*Work task:* Retype the part of the photovoltaic growth text below that runs between "Historically, the United" and "of photovoltaic power.", inclusive.

*Selected text:*
Projections for photovoltaic growth are difficult and burdened with many uncertainties. Official agencies, such as the International Energy Agency consistently increased their estimates over the years, but still fell short of actual deployment.
Historically, the United States had been the leader of installed photovoltaics for many years. Its total capacity amounted to 88 megawatts in 1996, more than any other country in the world at the time. Then, Japan stayed ahead as the world's leader of produced PV electricity until 2005, when Germany took the lead and reached an installed capacity of 37,000 megawatts by 2014. China is expected to continue its rapid growth and to triple its PV capacity to 70,000 megawatts by 2017, becoming the world's largest producer of photovoltaic power.
By the end of 2013, worldwide installed photovoltaic capacity reached 139 gigawatts, close to 1 percent of the total electricity generation on the planet. For 2014, another estimated 35 to 52 GW will be installed, and by 2018 the worldwide photovoltaic capacity is projected to have doubled (low scenario of 320 GW) or even tripled (high scenario of 430 GW) within five years.
- 1 Current status
- 2 Forecast
- 3 History
- 4 All time
- 5 Yearly PV installations by country
- 6 All time PV installations by country
- 7 See also
- 8 External links
- 9 References
- Europe: 81,488 MW (58.7%)
- APAC: 21,992 MW (15.8%)
- China: 18,600 MW (13.4%)
- Americas: 13,727 MW (9.9%)
- MEA: 953 MW (0.7%)
- RoW: 2,098 MW (1.5%)

*Stored data:*
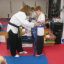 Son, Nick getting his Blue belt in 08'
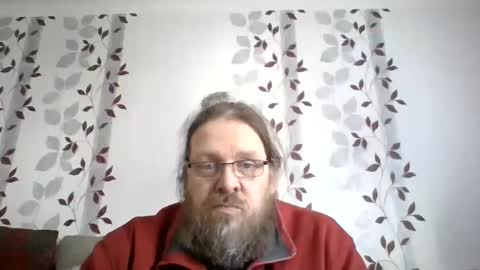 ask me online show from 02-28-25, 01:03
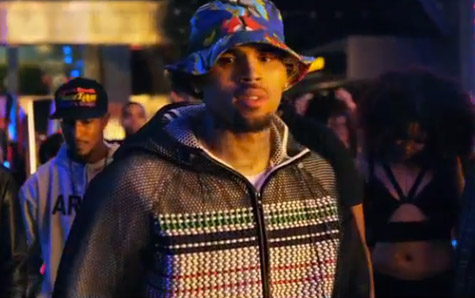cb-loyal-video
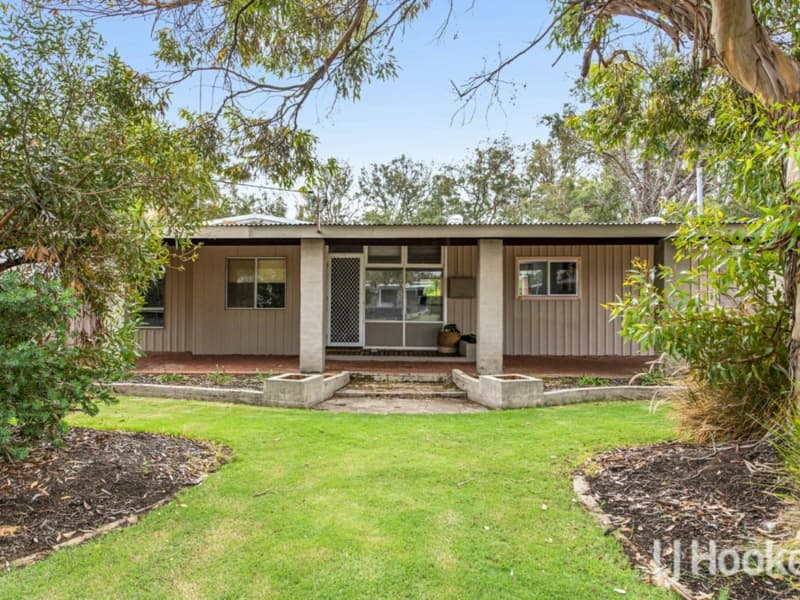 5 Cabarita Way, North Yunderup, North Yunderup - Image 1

*Result:*
Historically, the United States had been the leader of installed photovoltaics for many years. Its total capacity amounted to 88 megawatts in 1996, more than any other country in the world at the time. Then, Japan stayed ahead as the world's leader of produced PV electricity until 2005, when Germany took the lead and reached an installed capacity of 37,000 megawatts by 2014. China is expected to continue its rapid growth and to triple its PV capacity to 70,000 megawatts by 2017, becoming the world's largest producer of photovoltaic power.